Task requirements ▸
Your answer should consist of all lines in the listing that hold the word "Vietnam".

Input for this task ▸
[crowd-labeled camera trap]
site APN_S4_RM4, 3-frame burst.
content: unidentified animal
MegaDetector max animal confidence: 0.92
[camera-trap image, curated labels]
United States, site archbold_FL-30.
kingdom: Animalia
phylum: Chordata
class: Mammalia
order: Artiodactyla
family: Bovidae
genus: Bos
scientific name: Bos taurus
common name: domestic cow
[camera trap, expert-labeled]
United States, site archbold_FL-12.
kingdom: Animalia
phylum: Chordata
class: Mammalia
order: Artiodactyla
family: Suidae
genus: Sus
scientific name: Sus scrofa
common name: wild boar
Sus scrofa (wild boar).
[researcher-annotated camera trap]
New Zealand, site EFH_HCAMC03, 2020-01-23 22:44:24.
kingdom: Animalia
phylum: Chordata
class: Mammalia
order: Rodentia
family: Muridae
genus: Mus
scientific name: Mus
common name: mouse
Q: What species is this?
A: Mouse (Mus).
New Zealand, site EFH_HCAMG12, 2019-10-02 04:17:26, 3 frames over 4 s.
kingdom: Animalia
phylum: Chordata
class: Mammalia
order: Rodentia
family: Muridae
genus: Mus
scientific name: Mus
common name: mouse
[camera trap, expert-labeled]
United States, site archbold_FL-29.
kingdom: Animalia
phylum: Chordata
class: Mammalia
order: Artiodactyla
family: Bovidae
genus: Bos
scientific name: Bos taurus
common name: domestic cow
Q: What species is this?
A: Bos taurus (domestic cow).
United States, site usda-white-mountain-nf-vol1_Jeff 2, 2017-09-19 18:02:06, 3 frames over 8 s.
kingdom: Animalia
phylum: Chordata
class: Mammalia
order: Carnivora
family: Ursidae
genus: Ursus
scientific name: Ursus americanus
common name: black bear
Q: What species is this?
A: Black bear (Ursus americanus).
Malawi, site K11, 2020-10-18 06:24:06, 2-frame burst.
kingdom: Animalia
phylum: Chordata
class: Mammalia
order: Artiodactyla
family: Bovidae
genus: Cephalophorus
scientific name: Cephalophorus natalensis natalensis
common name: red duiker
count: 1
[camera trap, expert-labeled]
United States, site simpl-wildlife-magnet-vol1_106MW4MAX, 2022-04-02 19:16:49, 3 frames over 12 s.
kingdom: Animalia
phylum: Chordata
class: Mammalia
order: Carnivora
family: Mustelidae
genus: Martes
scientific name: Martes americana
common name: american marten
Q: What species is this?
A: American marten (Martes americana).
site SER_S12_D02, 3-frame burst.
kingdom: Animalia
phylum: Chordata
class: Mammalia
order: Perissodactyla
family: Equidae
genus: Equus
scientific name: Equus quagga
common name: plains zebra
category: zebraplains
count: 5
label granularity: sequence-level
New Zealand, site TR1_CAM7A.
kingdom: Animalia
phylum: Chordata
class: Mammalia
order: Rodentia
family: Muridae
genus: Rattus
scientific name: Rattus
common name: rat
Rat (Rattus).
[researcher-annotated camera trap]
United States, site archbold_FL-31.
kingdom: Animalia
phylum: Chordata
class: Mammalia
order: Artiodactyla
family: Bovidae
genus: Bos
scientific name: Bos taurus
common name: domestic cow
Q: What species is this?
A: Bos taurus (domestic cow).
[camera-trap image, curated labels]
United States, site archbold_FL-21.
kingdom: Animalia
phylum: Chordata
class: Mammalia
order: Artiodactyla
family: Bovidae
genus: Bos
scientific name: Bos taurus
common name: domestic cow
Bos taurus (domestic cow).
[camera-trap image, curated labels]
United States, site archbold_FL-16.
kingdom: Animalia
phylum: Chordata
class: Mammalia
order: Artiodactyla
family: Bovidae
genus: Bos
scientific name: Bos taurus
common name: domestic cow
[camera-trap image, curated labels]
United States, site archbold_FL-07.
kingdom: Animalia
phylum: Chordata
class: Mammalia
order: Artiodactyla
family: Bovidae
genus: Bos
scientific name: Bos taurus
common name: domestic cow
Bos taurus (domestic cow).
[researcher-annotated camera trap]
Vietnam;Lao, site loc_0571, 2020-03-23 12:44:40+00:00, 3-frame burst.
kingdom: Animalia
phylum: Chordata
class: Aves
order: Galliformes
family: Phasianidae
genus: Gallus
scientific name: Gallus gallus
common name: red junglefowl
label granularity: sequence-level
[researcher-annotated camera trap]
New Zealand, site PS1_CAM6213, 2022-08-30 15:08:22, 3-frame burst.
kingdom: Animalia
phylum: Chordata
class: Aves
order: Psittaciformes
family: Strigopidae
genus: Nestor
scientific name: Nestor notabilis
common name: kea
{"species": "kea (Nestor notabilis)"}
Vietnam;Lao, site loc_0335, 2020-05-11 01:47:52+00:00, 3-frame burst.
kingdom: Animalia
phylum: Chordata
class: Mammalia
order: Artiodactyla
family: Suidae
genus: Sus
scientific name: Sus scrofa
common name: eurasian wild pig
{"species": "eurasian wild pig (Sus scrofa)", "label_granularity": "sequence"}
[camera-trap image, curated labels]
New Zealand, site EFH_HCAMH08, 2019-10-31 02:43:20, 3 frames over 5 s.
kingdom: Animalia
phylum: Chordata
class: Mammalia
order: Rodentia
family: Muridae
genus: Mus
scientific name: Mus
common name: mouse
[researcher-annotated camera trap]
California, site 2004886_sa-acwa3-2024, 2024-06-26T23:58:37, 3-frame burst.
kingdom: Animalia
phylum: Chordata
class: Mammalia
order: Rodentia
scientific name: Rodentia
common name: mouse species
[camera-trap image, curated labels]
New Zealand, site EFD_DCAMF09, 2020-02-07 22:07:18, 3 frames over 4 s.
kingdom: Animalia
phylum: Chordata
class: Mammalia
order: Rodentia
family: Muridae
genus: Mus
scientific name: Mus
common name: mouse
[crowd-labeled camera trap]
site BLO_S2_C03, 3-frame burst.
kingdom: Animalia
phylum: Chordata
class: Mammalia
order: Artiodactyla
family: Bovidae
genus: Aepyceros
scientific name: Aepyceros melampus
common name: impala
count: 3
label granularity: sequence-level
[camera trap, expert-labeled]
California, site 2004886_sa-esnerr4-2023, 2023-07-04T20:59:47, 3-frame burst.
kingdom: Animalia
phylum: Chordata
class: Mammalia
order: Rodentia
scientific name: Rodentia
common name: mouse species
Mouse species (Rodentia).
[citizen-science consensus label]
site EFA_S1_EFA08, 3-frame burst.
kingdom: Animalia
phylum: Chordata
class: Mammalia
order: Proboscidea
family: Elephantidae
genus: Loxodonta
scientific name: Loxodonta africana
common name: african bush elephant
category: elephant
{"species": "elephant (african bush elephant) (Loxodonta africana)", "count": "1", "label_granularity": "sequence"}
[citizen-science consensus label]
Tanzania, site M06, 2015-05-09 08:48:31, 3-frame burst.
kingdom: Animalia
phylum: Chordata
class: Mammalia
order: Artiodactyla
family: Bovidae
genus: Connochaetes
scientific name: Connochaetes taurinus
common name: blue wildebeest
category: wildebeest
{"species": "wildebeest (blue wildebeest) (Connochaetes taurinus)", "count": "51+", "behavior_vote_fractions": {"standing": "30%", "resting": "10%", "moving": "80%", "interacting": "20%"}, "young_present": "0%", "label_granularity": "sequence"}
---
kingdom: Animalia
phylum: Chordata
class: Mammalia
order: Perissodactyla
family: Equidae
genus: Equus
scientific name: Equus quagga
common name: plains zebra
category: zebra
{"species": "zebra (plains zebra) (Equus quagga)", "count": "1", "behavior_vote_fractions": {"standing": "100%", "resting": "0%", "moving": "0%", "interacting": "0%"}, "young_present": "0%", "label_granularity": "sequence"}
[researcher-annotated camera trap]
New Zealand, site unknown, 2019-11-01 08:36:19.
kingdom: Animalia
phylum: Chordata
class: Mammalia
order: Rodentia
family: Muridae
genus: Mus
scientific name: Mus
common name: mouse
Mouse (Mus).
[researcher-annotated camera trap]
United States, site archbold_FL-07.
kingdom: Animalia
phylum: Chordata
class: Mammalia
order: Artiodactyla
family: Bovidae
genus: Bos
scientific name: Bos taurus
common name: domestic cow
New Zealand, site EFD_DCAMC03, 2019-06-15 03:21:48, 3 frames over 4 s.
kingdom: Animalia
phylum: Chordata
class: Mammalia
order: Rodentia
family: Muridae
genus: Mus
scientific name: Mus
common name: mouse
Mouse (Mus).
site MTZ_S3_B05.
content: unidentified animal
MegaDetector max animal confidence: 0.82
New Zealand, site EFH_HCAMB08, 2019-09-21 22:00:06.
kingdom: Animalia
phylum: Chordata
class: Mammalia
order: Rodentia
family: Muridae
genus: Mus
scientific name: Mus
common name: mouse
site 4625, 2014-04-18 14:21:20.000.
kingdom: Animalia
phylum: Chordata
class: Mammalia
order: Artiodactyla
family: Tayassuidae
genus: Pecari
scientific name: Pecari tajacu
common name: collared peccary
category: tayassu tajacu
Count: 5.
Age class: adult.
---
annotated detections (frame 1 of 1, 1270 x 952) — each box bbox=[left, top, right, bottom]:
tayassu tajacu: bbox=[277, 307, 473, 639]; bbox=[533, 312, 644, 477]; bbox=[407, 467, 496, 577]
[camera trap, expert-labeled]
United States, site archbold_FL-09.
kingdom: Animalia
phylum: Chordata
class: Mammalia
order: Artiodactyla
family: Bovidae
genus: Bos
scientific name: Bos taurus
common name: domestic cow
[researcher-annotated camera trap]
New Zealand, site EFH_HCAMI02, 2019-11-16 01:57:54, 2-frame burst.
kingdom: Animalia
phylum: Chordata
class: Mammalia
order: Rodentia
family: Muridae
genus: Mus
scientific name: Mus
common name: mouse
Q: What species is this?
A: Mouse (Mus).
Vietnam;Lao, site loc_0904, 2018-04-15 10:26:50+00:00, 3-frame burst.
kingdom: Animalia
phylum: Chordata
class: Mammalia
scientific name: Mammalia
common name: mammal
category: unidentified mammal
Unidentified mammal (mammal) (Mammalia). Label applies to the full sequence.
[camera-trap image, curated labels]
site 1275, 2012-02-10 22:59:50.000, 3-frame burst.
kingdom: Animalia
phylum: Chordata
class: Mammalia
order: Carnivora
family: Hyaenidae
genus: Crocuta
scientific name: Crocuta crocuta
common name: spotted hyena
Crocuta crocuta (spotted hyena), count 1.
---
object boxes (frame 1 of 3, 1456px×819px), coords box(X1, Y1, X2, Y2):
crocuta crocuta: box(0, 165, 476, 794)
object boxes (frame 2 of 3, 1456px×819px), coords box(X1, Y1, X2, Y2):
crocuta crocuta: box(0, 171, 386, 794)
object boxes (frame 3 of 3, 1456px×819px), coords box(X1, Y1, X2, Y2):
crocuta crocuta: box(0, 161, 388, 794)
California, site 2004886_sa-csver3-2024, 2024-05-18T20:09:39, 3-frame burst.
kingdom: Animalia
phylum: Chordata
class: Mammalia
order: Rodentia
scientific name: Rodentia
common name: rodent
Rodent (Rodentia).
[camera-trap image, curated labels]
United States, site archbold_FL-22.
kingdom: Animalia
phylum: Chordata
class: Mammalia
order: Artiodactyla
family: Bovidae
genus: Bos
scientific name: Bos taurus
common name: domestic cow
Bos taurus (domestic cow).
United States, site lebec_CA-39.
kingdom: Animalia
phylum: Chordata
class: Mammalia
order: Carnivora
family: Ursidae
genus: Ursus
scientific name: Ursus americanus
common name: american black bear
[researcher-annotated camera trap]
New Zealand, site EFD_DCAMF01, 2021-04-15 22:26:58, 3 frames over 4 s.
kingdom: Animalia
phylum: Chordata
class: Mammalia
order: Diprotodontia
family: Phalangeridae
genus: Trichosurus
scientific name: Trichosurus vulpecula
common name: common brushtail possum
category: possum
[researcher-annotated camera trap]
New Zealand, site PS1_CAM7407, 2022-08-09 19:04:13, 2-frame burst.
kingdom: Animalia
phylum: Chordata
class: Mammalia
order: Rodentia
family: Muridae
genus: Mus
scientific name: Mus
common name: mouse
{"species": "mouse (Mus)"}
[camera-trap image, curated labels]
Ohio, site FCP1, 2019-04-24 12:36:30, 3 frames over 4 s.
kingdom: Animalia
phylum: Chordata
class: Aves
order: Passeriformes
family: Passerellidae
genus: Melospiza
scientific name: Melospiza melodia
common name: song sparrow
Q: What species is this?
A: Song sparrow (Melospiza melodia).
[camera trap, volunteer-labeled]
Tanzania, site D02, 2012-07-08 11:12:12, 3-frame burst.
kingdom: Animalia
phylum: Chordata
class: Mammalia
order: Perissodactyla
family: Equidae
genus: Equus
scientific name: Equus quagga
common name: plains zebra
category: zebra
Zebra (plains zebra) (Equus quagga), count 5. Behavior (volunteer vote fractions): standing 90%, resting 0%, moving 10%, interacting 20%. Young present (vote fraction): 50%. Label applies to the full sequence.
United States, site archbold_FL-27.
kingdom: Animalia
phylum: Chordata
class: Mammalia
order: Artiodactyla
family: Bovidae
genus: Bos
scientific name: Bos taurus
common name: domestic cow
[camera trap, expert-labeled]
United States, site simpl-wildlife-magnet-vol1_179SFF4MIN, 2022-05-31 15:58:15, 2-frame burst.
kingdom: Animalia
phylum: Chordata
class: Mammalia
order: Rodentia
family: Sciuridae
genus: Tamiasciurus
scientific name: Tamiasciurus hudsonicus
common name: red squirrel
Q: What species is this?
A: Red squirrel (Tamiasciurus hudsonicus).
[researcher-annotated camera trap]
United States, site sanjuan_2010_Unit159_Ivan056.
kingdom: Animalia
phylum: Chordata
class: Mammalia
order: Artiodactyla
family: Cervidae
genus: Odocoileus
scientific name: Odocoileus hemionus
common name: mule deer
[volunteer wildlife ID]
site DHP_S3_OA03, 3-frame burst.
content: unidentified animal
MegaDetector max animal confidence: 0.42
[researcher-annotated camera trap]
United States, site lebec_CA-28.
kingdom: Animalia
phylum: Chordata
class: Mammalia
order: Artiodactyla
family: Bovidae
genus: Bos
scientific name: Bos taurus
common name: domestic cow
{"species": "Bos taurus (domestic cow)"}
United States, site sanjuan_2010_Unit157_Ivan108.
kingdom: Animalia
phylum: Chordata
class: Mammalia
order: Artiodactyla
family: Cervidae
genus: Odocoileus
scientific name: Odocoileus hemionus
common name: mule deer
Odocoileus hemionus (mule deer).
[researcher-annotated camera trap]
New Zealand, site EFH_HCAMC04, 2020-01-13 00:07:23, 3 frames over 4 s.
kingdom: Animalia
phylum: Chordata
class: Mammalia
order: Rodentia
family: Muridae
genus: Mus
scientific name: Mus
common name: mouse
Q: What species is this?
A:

Completed task ▸
Vietnam;Lao, site loc_0571, 2020-03-23 12:44:40+00:00, 3-frame burst.
Vietnam;Lao, site loc_0335, 2020-05-11 01:47:52+00:00, 3-frame burst.
Vietnam;Lao, site loc_0904, 2018-04-15 10:26:50+00:00, 3-frame burst.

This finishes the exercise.